(THE PROBLEM): Beginning with the line that contains "class: Mammalia", transcribe every line down to the end of the entries, exactly, and no other lines.

(ENTRIES SUPPLIED):
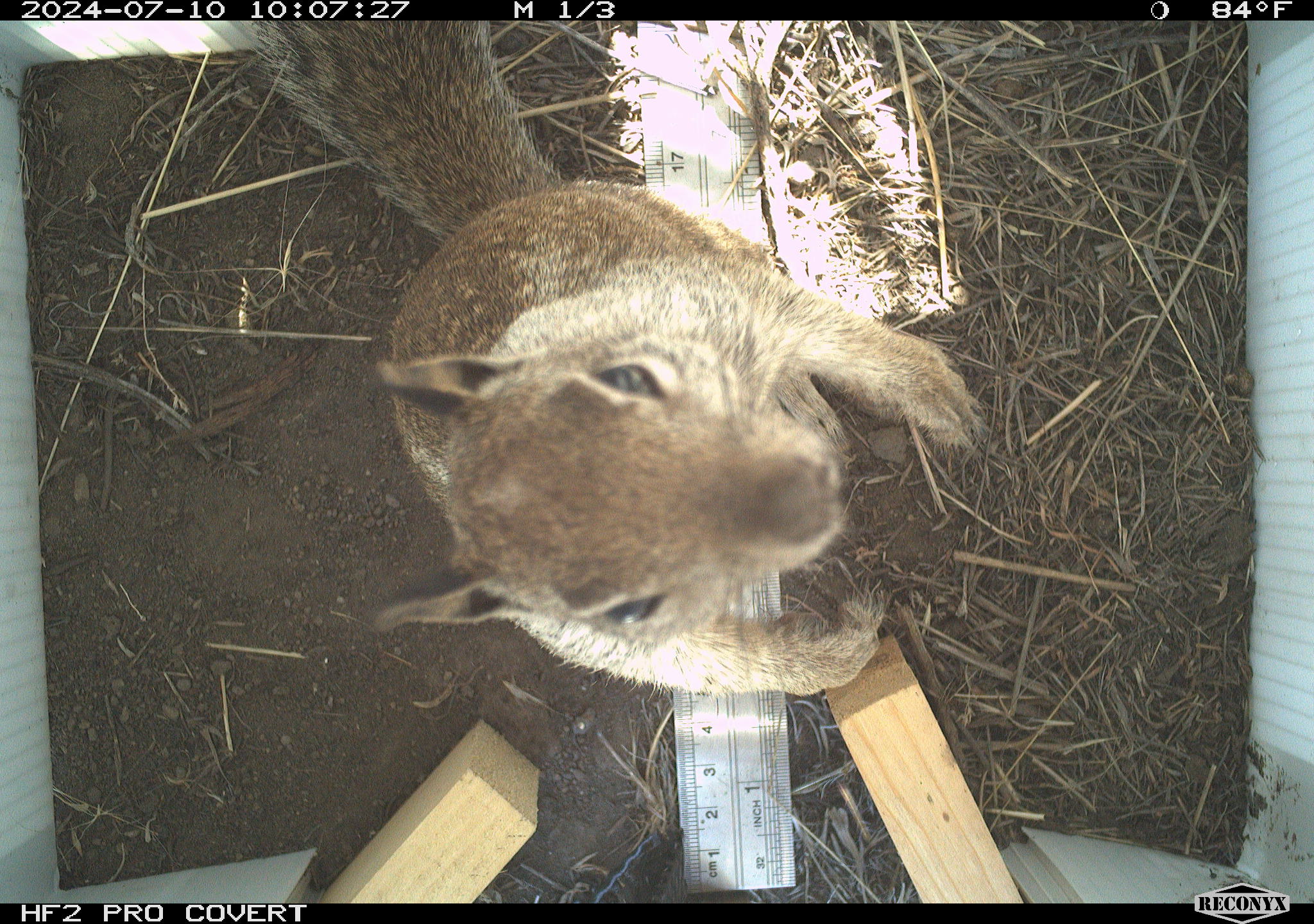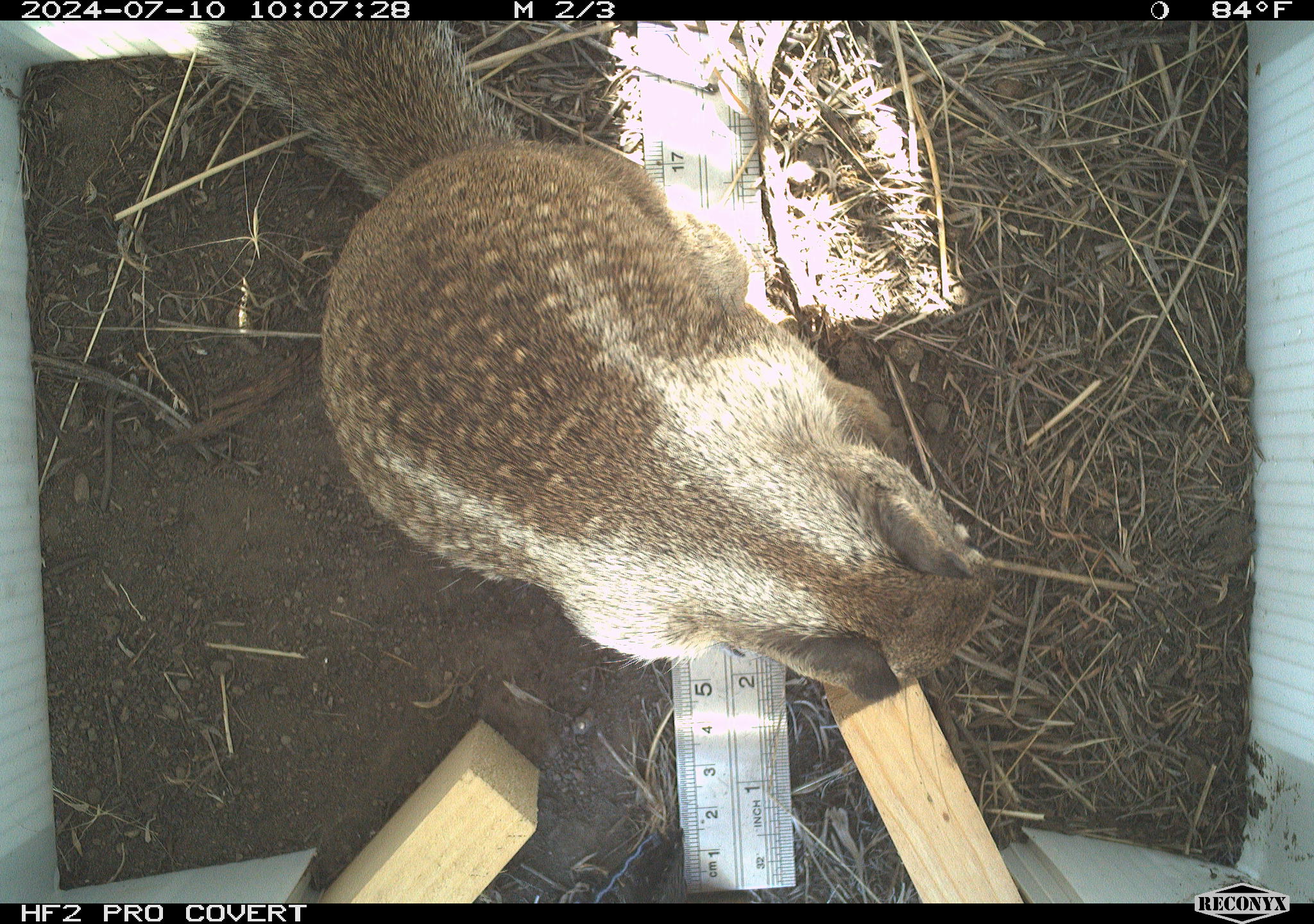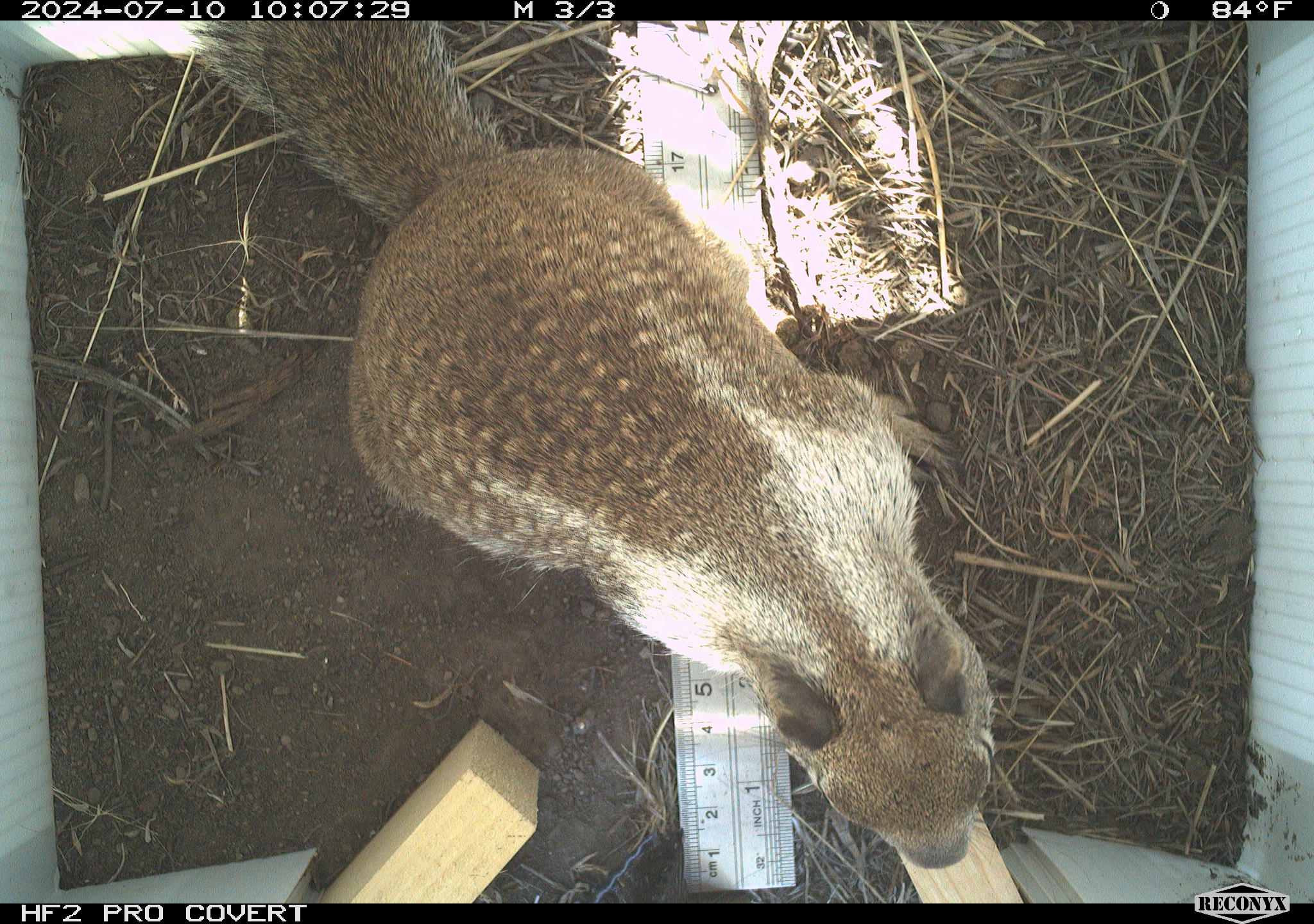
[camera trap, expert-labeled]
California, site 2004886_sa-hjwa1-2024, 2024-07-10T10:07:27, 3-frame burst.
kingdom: Animalia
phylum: Chordata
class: Mammalia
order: Rodentia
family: Sciuridae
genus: Otospermophilus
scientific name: Otospermophilus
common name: north american rock squirrels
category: otospermophilus species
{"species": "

(TASK SOLUTION):
class: Mammalia
order: Rodentia
family: Sciuridae
genus: Otospermophilus
scientific name: Otospermophilus
common name: north american rock squirrels
category: otospermophilus species
{"species": "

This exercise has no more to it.